===== SELECTED TEXT
The Perl Toolchain Summit needs more sponsors. If your company depends on Perl, please support this very important event.
NAME
    CHANGES Changelog for the Ngram Statistics Package (Text-NSP)

SYNOPSIS
    Revision history for Perl module Text::NSP

DESCRIPTION
    1.29
        Released October 3, 2015 all changes by TDP

        *   remove defined(@array) from statistic.pl, now deprecated in Perl

    1.27
        Released Feb 16, 2013 all changes by BTM

        *   Fixed rank.pl so that it checks for required ngram count in
            first line.

    1.25
        Released Jan 15, 2012 all changes by BTM

        *   Added tscore for 3D and 4D along with test cases

        *   Updated rank.pl to work with ties

        *   Added --N option to rank.pl to return the number of ngrams being
            used to calculate the correlation.

    1.23
        Release March 31, 2011 all changes by YL

        *   Changed printf to print in huge-split.pl, huge-sort.pl,
            huge-merge.pl, and count2huge.pl.

            Replaced the tail hash of huge-merge.pl by without use hash.

    1.21
        Released November 12, 2010 all changes by BTM

        *   Added the Log Likelihood Measure for 4-grams

    1.19
        Released November 1, 2010 all changes by YL

        *   Created find-compounds.pl and its testing files.
            find-compounds.pl helps to pick out the compound words in the
            text file.

    1.17
        Released April 26, 2010 all changes by YL

        *   Created count2huge.pl and its testing files. count2huge.pl helps
            to convert the output of count.pl to huge-count.pl.

    1.15
        Released April 7, 2010 all changes by YL

        *   Created huge-split.pl and huge-delete.pl in order to remove this
            functionality from huge-count.pl and huge-merge.pl (and make it
            easier to use these different components in more flexible ways).

    1.13
        Released March 5, 2010 all changes by TDP and YL

        *   Replaced huge-count.pl with a more efficient version that counts
            large number of bigrams by creating multiple files, sorting, and
            merging them. The sorting and merging are carried out by
            huge-sort and huge-merge.pl. Note that the previous versions of
            huge-count.pl and associated utilities can be found in
            /Text-NSP/bin/utils/deprecated and will remain there for at
            least one more release. They will not however be installed
            automatically. (YL)
==========
REQUIREMENT 1:
Locate every line of the rows that contains the string "black", matching case exactly.
The rows below have no connection to the Text-NSP changelog.
===== SOURCE RECORDS
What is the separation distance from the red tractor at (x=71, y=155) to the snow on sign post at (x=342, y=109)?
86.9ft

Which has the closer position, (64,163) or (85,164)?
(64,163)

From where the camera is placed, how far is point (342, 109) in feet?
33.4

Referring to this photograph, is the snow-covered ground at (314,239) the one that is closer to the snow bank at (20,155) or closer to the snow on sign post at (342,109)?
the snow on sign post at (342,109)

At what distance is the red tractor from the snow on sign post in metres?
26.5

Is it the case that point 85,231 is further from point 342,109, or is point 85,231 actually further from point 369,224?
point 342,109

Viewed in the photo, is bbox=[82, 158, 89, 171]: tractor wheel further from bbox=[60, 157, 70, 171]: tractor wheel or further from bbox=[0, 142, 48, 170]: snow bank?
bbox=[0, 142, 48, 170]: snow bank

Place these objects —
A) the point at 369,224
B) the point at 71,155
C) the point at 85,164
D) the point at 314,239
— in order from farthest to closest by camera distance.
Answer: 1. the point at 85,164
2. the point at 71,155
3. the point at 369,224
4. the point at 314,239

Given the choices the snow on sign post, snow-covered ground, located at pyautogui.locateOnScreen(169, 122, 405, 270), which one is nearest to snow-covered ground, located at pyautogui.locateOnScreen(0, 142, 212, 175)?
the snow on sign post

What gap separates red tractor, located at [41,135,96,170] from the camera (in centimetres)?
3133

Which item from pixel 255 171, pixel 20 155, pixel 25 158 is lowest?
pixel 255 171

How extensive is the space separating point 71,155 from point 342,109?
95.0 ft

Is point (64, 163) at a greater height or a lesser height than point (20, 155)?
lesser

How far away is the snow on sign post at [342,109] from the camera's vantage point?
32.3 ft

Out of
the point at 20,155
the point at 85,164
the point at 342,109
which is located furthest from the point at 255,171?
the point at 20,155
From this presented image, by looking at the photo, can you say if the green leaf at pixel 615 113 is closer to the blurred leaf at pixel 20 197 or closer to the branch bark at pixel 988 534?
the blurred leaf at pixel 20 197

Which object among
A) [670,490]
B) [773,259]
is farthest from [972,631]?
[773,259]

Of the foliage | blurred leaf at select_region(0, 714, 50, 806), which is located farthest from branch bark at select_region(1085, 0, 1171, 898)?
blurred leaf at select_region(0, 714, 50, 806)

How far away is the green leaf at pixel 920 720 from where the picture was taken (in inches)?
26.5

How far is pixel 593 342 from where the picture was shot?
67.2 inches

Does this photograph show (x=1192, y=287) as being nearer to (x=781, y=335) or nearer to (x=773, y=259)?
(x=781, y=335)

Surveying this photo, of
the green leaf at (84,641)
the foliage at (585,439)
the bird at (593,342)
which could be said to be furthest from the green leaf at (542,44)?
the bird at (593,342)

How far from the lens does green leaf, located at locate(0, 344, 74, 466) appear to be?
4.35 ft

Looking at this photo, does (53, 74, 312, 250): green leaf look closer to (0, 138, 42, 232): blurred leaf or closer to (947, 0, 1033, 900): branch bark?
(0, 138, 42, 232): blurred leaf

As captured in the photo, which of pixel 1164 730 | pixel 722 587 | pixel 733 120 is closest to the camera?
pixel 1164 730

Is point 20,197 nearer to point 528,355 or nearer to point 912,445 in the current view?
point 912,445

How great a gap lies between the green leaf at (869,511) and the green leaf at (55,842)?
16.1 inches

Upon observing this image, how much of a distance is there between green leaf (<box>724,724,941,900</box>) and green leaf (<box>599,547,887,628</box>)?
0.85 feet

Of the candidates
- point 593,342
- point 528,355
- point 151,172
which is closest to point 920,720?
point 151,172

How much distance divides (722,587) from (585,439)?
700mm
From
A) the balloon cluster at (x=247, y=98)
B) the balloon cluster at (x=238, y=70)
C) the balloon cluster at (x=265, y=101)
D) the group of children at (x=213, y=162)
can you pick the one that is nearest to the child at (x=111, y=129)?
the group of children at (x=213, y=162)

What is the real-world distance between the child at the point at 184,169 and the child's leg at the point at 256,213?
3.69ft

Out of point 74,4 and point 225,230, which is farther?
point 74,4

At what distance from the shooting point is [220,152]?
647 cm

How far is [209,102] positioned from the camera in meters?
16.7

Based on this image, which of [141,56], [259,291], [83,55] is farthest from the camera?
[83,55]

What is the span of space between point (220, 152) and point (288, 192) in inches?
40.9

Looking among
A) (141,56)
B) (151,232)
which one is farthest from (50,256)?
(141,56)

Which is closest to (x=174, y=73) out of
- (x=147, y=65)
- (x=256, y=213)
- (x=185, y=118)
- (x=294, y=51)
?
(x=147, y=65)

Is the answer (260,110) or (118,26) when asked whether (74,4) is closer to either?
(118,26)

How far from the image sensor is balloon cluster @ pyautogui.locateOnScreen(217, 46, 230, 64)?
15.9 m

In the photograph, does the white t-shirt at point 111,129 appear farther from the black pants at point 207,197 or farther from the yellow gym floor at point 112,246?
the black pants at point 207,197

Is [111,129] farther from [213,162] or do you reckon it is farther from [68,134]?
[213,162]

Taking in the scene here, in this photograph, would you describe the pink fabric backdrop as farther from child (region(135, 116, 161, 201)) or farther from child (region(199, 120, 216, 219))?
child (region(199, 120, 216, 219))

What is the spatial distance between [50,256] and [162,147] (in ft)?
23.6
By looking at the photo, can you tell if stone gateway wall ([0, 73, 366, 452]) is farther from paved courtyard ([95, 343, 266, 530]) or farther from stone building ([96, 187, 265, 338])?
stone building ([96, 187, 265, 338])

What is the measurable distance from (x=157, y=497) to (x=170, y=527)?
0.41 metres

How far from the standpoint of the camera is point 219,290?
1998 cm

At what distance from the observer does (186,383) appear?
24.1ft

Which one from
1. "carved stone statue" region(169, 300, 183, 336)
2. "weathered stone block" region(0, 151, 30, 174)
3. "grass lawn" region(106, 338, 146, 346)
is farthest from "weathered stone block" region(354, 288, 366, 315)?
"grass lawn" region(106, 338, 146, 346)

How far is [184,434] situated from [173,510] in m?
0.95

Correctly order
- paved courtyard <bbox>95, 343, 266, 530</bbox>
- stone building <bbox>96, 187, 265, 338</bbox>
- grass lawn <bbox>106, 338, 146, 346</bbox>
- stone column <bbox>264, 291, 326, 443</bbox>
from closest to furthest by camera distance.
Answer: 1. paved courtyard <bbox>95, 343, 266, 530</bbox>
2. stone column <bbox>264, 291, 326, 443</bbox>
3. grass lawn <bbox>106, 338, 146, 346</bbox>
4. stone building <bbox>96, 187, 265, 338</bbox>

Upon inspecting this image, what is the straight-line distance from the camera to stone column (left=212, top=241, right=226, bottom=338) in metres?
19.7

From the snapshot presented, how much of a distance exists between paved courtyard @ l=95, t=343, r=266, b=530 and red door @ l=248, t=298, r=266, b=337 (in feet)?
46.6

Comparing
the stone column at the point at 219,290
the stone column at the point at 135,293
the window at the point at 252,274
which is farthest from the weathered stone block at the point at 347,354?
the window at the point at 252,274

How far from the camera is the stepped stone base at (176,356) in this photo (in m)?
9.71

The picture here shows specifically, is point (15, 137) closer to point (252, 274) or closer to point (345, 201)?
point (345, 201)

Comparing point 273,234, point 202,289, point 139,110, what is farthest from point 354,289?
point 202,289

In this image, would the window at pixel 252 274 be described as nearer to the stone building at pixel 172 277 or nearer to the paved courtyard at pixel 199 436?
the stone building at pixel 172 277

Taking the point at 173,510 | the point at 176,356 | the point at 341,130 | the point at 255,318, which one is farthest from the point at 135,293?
==========
REQUIREMENT 2:
List the sets of initials credited with changes in the Text-NSP changelog.

FULL ANSWER 1:
In the photograph, does the white t-shirt at point 111,129 appear farther from the black pants at point 207,197 or farther from the yellow gym floor at point 112,246?
the black pants at point 207,197

FULL ANSWER 2:
TDP, BTM, YL